Programme
Antonio Lotti – Crucifixus
Cipriano de Rore – Cantantibus organis, Cecilia virgo / Biduanis ac triduanis
Bartolomeo de Selma – Canzon (instrumental)
Herman Hollanders – O Beatum virum Martinum
Jacob Obrecht – Salve Regina
Jean Mouton – Adieu, mes amours
Johann Hermann Schein – Suite, Banchetto musicale (instrumental)
Juan de Araujo – Pastorcillo, que al sueño entregado
Gaspar Fernandes – ¿Quieres pastorcillo?
Stevie Wishart – L’Hallali du Seigneur (texte Vincent Houchard)
Textes
Antonio Lotti – Crucifixus
Crucifixus etiam pro nobis
sub Pontio Pilato,
passus et sepultus est.
Il a été crucifié pour nous
sous Ponce Pilate,
a souffert et a été enseveli.
Cipriano de Rore – Cantantibus organis Cecilia virgo
Cantantibus organis, Cecilia virgo in corde suo soli Domino cantabat dicens:
Fiat Domine cor meum et corpus meum immaculatum ut non confundar.

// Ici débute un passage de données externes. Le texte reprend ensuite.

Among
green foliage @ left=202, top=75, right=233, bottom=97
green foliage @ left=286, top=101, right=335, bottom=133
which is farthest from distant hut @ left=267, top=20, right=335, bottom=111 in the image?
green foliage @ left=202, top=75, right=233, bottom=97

Tandis que les instruments de musique jouaient, la vierge Cécile,
dans son coeur, chantait au seul seigneur en disant :
puissent mon coeur et mon corps se conserver sans tache
afin que je ne sois pas confondue.
Cipriano de Rore – Biduanis ac triduanis
Biduanis ac triduanis, je juniis orans commendabat Domino, quod timebat:
Fiat Domine cor meum et corpus meum immaculatum ut non confundar.
Pendant deux ou trois jours, j’ai prié et j’ai confié au Seigneur ce que je craignais :
Seigneur, que mon cœur et mon corps soient sans tache,
afin que je ne sois pas couvert de honte.
Herman Hollanders – O Beatum virum Martinum
O beatum virum Martinum antistitem,
qui nec mori timuit, nec vivere recusavit,
nec vivere recusavit. Alleluia.
Domine, si adhuc populo tuo sum necessarius,
non recuso laborem.
Fiat voluntas tua. Alleluia.
Ô bienheureux homme du vieux Martin,
qui n’as ni craint de mourir, ni refusé de vivre,
ni refusé de vivre. Alléluia.
Seigneur, si ton peuple a encore besoin de moi,
je ne refuserai pas de travailler.
Que ta volonté soit faite. Alléluia.
Jacob Obrecht – Salve Regina
Salve, Regina, mater misericordiae;
vita, dulcedo et spes nostra, salve.
Ad te clamamus, exsules fílii Hevae.
Ad te suspiramus,
gementes et flentes in hac lacrimarum valle.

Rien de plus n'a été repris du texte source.